Logistic regression specifics⚓︎

[[Logistic regression]] table provides:
- [[Odds ratio]]: The effect of each factor on the odds of the outcome variable happening. For example, every 1 additional hour of studying increases the odds of passing the exam by about 4.2 times.
  - Odds ratios are interpreted differently from linear regression coefficients.
    - An odds ratio greater than 1 means the factor variable increases the odds of the outcome (OR > 1 is positive).
    - An odds ratio less than 1 means the factor decreases the odds of the outcome (OR < 1 is negative).
  - [[Standard error]]: The margin of uncertainty around each odds ratio. Smaller standard errors mean more precise estimates. Standard errors are right under the odds ratios in parentheses.
- [[Standardized odds ratio]]: The odds ratio rescaled to allow comparison across factors regardless of their units.
  - This is useful because different variables are measured differently.
    - Age is measured in years.
    - Education is measured in years.
    - Income may be measured in dollars.
    - Occupational prestige may be measured with a score.
  - Standardized odds ratios help us compare which factor has a stronger relative contribution.
- [[p-value]]: The probability that the observed coefficient is due to chance. A p-value less than 0.05 is considered statistically significant.
- [[Tjur R-square]]: The Tjur R-square value shows whether adding additional factor variables improve the explanatory power of regression model or not. The adjusted R-squared should be reported as a percentage.

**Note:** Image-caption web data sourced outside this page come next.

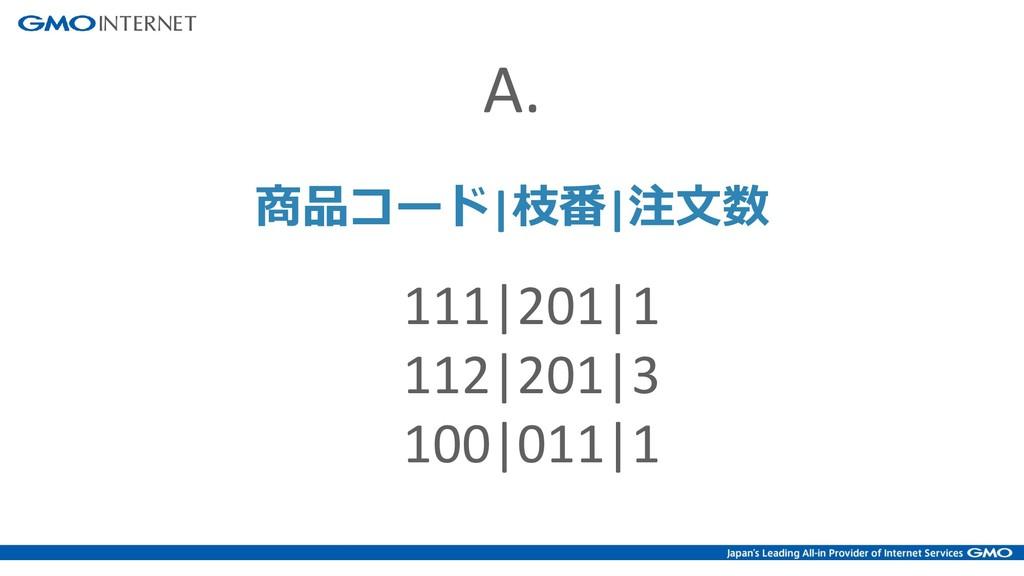 111 201 1 112 201 3 100 011 1 商品コード 枝番 注文数 A.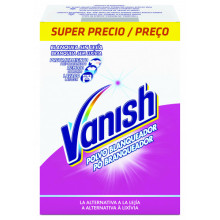 ADITIVO PO VANISH BRANQ 600GR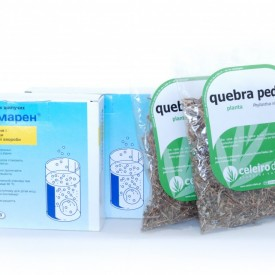 Blemaren N + quebra pedra, chanca piedra, (stonebreaker) - pachet pentru detoxifierea organismului - in limita stocului disponibil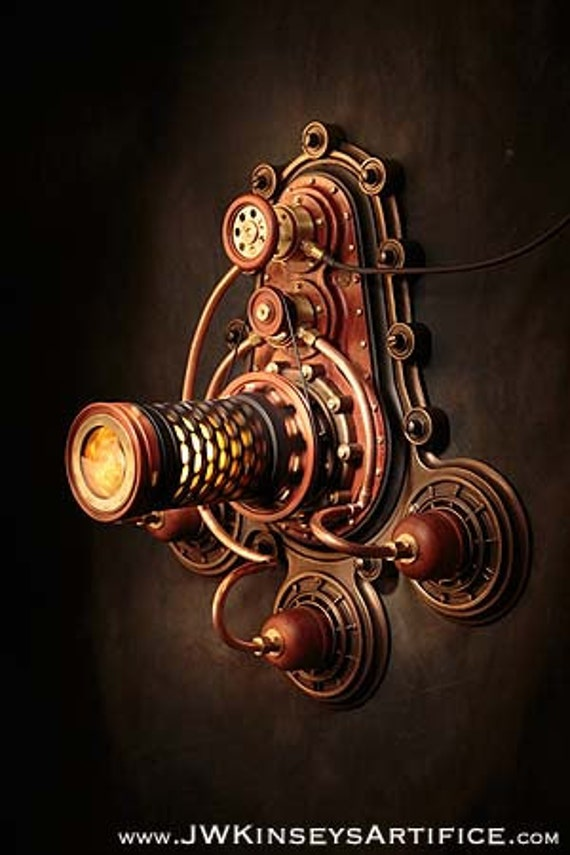 the Braxtonian Lantern: a hand-made steampunk styled lamp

Example: Passing the exam⚓︎

Here's what a logistic regression table looks like:

Passing the exam

Factors	Odds Ratios	std. OR	p
(Intercept)	0.03 (0.01)	0.90 (0.03)	0.001*
Drinking coffee before exam	1.08 (0.12)	1.03 (0.04)	0.430
Hours of studying	4.20 (0.35)	2.40 (0.12)	0.001*
Having a full-time job	0.45 (0.08)	0.70 (0.05)	0.001*
Observations	500
R² Tjur	0.312

Which factors are significant and which one is nonsignificant?

Hours of studying and Having a full-time job are significant (p < 0.05, ***)
Drinking coffee before exam is nonsignificant; it has no effect on passing the exam (p > 0.05)

Which factor is positive and which one is negative?

Hours of studying is positive (p < 0.05 and OR > 1; 4.20)
Having a full-time job is negative (p < 0.05 and OR < 1; 0.45)

How to interpret positive odd ratio (OR)?
- An hour increase in studying increases the odds of passing the exam by 4.20 times.

How to interpret negative odd ratio (OR)?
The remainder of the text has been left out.